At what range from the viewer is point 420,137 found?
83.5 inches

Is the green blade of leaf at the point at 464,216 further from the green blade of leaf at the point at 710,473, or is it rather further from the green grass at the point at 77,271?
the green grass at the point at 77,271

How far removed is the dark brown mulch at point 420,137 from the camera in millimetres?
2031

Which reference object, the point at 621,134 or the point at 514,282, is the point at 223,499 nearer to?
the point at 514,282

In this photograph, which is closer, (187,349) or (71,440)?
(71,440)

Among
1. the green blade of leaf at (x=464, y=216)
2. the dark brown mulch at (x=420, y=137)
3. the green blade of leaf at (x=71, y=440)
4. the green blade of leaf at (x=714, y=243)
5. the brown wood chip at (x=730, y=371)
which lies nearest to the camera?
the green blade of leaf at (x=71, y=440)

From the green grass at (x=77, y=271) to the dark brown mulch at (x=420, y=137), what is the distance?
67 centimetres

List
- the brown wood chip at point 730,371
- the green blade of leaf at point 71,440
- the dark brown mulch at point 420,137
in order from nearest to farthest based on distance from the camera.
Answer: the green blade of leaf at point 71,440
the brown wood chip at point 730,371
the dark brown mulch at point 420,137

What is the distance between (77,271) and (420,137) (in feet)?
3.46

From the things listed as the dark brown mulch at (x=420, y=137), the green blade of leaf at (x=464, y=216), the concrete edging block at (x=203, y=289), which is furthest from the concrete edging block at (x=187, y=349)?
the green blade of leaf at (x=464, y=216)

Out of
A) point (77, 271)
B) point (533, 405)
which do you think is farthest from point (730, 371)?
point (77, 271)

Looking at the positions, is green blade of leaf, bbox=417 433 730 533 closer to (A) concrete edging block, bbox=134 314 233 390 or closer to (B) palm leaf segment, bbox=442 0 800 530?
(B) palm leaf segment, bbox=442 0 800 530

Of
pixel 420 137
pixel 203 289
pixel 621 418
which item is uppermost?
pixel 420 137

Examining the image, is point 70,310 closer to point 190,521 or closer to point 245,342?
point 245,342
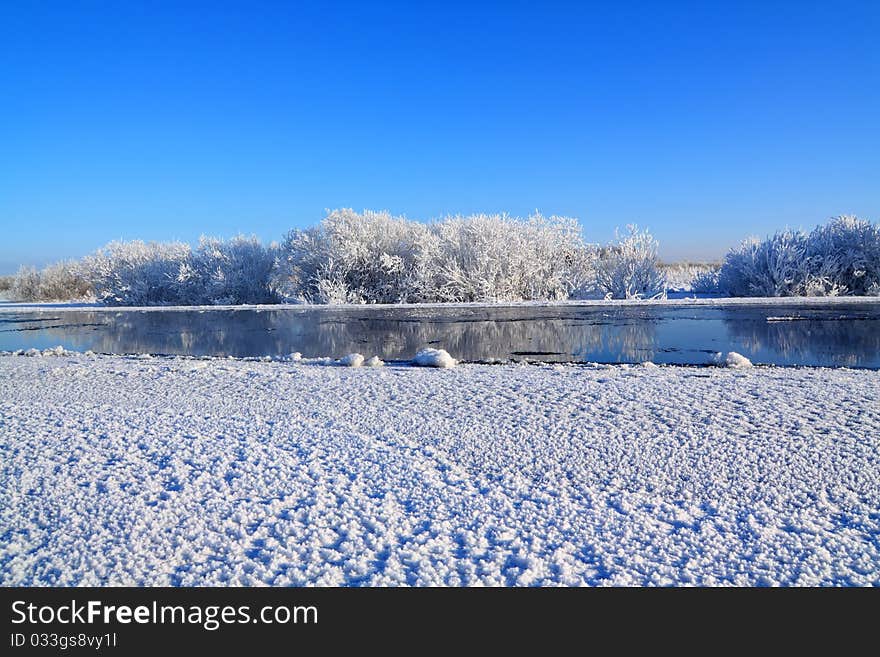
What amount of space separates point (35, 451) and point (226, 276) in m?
30.1

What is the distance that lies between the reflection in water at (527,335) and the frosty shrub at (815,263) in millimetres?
8165

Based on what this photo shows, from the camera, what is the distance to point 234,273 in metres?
32.2

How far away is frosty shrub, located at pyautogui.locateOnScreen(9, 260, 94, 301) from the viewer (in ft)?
134

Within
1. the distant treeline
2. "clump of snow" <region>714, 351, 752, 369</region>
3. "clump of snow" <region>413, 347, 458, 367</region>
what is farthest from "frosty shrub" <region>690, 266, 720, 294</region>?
"clump of snow" <region>413, 347, 458, 367</region>

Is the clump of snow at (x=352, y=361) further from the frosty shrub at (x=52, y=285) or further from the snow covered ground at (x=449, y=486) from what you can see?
the frosty shrub at (x=52, y=285)

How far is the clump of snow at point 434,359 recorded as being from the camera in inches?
315

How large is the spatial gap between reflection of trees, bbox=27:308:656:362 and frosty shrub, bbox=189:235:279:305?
12607mm

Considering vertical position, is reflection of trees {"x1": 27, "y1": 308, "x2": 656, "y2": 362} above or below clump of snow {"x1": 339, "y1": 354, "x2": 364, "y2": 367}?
above

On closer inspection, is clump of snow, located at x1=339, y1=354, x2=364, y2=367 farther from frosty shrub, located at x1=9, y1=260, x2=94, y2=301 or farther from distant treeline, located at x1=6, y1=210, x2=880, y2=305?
frosty shrub, located at x1=9, y1=260, x2=94, y2=301

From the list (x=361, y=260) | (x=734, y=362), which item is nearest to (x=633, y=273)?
(x=361, y=260)

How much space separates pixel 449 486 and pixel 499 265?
25608mm

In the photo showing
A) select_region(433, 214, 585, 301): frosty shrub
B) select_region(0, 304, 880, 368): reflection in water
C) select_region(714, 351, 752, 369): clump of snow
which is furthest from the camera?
select_region(433, 214, 585, 301): frosty shrub
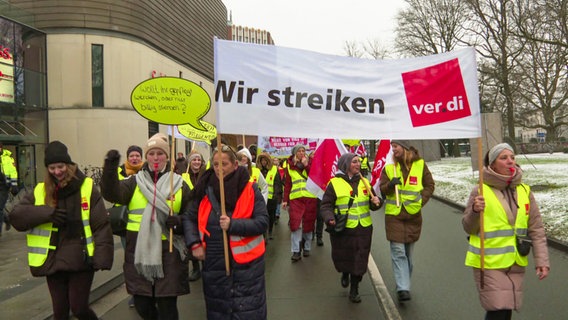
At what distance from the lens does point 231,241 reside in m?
3.38

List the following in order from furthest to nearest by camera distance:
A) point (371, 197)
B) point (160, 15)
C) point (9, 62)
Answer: point (160, 15) → point (9, 62) → point (371, 197)

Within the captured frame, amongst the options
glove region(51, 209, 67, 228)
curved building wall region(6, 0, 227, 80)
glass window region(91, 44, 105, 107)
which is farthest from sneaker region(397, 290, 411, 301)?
curved building wall region(6, 0, 227, 80)

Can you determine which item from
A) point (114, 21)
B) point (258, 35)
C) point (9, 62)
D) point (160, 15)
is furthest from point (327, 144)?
point (258, 35)

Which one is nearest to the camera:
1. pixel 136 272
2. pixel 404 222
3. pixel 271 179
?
pixel 136 272

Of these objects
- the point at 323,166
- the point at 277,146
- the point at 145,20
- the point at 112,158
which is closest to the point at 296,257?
the point at 323,166

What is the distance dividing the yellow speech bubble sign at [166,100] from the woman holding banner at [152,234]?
531 millimetres

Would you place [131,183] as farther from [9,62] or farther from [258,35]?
[258,35]

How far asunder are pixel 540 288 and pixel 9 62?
22.4m

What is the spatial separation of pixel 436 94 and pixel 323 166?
3.04 m

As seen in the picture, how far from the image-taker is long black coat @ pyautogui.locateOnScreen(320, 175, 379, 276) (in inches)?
197

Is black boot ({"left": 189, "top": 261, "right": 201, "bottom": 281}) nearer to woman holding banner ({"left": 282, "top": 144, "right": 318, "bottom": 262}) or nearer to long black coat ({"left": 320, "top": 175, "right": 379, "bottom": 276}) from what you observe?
woman holding banner ({"left": 282, "top": 144, "right": 318, "bottom": 262})

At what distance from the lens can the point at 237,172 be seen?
3.52 m

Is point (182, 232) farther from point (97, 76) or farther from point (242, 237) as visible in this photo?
point (97, 76)

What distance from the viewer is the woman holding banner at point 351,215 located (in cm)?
501
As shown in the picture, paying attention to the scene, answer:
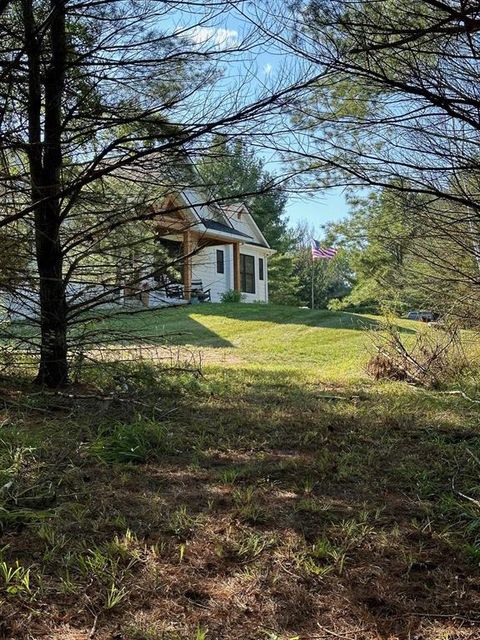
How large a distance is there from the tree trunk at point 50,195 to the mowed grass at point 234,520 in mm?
448

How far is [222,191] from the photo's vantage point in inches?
193

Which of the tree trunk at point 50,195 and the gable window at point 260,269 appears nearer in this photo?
the tree trunk at point 50,195

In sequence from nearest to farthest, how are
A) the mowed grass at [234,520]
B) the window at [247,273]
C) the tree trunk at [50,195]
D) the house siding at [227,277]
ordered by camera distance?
the mowed grass at [234,520] → the tree trunk at [50,195] → the house siding at [227,277] → the window at [247,273]

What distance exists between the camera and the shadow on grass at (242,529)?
69.3 inches

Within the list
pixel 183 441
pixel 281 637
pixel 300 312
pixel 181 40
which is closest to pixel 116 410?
pixel 183 441

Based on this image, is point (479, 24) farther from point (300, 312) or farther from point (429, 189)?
point (300, 312)

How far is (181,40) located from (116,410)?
10.8 ft

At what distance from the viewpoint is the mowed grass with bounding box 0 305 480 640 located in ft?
5.76

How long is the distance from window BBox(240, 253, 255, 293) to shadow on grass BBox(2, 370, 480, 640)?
1991cm

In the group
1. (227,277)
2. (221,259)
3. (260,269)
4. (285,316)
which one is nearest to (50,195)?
(285,316)

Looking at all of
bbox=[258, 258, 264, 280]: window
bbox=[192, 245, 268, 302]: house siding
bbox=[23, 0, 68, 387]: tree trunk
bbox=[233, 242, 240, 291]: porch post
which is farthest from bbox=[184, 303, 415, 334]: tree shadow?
bbox=[23, 0, 68, 387]: tree trunk

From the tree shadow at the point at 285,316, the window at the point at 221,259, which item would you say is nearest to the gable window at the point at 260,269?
the window at the point at 221,259

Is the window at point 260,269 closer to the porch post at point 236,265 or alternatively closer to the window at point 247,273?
the window at point 247,273

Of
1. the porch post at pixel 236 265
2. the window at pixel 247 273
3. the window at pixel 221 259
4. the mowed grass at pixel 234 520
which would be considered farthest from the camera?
the window at pixel 247 273
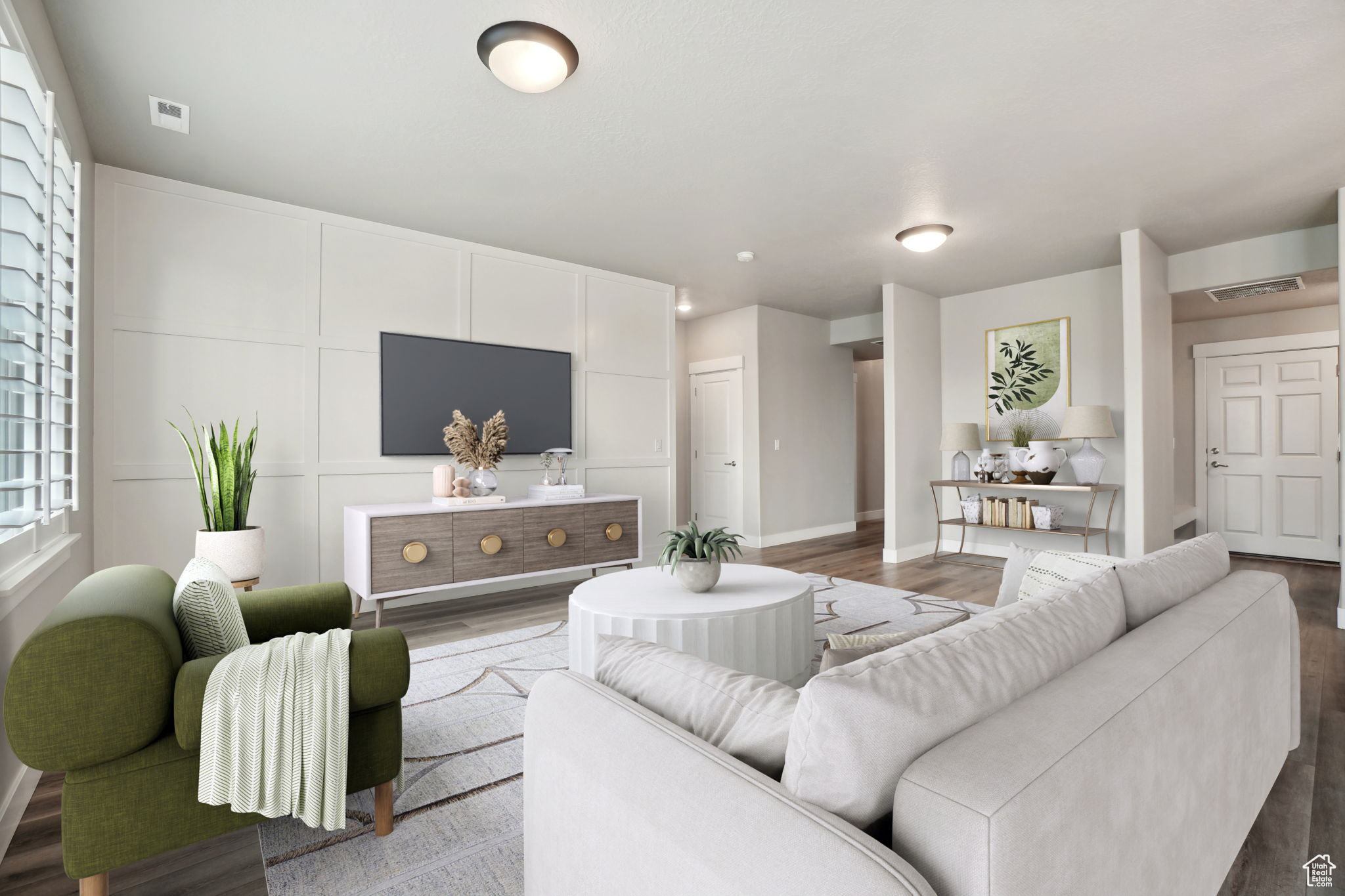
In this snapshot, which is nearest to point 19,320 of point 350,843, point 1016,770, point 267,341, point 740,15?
point 350,843

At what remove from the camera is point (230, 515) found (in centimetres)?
306

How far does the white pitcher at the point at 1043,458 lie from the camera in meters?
5.09

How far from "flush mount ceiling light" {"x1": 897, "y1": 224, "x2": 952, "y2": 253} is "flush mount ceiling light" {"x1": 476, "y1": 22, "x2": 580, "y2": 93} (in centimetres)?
256

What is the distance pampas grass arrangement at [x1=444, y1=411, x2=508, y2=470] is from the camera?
12.9ft

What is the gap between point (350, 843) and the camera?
5.24 feet

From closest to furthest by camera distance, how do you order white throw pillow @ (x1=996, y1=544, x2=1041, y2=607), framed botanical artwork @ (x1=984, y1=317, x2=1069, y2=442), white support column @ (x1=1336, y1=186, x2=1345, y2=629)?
→ white throw pillow @ (x1=996, y1=544, x2=1041, y2=607) < white support column @ (x1=1336, y1=186, x2=1345, y2=629) < framed botanical artwork @ (x1=984, y1=317, x2=1069, y2=442)

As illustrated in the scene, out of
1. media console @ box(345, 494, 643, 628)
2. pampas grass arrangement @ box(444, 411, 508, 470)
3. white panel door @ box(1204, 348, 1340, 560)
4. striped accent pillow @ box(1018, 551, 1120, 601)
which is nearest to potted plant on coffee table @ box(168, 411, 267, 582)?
media console @ box(345, 494, 643, 628)

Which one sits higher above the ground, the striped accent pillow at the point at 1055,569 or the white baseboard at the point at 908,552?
the striped accent pillow at the point at 1055,569

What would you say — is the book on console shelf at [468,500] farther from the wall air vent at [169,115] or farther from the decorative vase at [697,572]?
the wall air vent at [169,115]

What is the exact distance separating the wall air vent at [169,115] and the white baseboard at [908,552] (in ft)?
17.2

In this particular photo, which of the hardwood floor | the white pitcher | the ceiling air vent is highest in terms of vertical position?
the ceiling air vent

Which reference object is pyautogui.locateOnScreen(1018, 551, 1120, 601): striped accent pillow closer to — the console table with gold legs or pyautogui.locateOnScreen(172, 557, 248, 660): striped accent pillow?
pyautogui.locateOnScreen(172, 557, 248, 660): striped accent pillow

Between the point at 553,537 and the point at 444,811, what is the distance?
7.67ft

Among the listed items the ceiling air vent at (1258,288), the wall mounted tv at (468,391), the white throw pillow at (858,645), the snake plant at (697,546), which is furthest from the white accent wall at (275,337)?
the ceiling air vent at (1258,288)
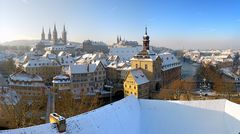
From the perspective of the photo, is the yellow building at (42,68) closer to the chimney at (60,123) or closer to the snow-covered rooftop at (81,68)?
the snow-covered rooftop at (81,68)

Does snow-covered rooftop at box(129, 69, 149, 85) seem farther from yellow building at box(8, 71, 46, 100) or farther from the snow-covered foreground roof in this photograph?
the snow-covered foreground roof

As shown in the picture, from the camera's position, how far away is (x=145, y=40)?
6456 centimetres

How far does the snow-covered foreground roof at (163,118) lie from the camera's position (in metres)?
20.8

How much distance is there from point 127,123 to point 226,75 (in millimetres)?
59564

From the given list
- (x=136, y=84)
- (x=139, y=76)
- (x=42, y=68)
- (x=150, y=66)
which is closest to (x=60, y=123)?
(x=136, y=84)

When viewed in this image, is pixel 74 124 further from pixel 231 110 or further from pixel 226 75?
pixel 226 75

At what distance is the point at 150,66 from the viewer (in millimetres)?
59688

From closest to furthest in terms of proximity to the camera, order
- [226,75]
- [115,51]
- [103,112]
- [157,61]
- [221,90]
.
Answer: [103,112], [221,90], [157,61], [226,75], [115,51]

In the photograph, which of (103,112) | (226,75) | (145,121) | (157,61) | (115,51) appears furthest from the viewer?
(115,51)

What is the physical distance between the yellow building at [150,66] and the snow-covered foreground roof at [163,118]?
1357 inches

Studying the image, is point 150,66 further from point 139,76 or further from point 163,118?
point 163,118

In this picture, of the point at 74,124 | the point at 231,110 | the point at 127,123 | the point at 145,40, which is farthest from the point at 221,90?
the point at 74,124

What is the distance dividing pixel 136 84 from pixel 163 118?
30.3 meters

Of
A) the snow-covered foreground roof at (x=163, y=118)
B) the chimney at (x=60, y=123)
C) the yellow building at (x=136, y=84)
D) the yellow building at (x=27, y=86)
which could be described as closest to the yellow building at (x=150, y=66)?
the yellow building at (x=136, y=84)
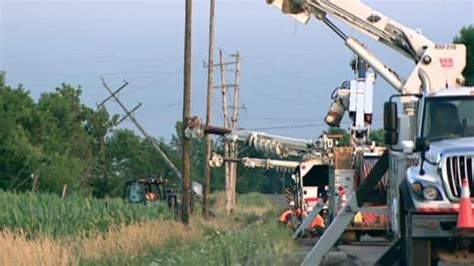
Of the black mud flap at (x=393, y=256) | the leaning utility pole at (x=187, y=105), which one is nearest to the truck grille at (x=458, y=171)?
the black mud flap at (x=393, y=256)

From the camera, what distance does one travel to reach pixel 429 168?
592 inches

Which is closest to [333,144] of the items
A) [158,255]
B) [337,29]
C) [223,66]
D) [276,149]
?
[276,149]

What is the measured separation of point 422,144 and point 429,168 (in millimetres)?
604

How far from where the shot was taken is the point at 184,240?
28.2 metres

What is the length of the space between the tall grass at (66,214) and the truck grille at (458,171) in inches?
570

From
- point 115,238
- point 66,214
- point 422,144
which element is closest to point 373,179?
point 422,144

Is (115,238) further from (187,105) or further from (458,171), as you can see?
(458,171)

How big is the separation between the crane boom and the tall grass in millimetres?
8366

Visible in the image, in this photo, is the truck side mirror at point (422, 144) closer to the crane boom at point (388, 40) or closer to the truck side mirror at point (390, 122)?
the truck side mirror at point (390, 122)

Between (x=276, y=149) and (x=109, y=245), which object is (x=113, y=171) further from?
(x=109, y=245)

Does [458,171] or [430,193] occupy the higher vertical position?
[458,171]

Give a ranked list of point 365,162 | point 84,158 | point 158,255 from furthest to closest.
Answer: point 84,158, point 365,162, point 158,255

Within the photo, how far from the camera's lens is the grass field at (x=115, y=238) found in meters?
18.8

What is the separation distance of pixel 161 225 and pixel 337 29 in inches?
363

- **What the task requires**
Write out the material word for word, starting with the line that contains "Which is closest to [333,144] of the items" and going on through the final line of the material.

- **Reply**
Which is closest to [333,144] of the items
A) [158,255]
B) [337,29]
C) [223,66]
D) [276,149]
?
[276,149]

What is the measured separation of point 422,144 and point 429,168 (in millimetres)?
604

How far from where the shot was taken is the point at 184,240?
28.2 metres

What is the length of the space between the tall grass at (66,214) and the truck grille at (458,171) in inches?
570

From
- point 115,238
- point 66,214
- point 422,144
which element is closest to point 373,179?
point 422,144

Is (115,238) further from (187,105) or further from (458,171), as you can see?
(458,171)

How big is the separation between the crane boom and the tall grass in millimetres?
8366

Visible in the image, in this photo, is the truck side mirror at point (422, 144) closer to the crane boom at point (388, 40) or closer to the truck side mirror at point (390, 122)?
the truck side mirror at point (390, 122)

Between (x=276, y=149) and (x=109, y=245), which object is (x=113, y=171) further from?
(x=109, y=245)

Does [458,171] or [430,193] occupy the higher vertical position?
[458,171]

Give a ranked list of point 365,162 | point 84,158 | point 158,255 from furthest to closest.
Answer: point 84,158, point 365,162, point 158,255

Within the photo, how far from the camera's lens is the grass field at (x=115, y=238) found in meters?
18.8

What is the separation distance of pixel 161 225 and pixel 337 29 in inches?
363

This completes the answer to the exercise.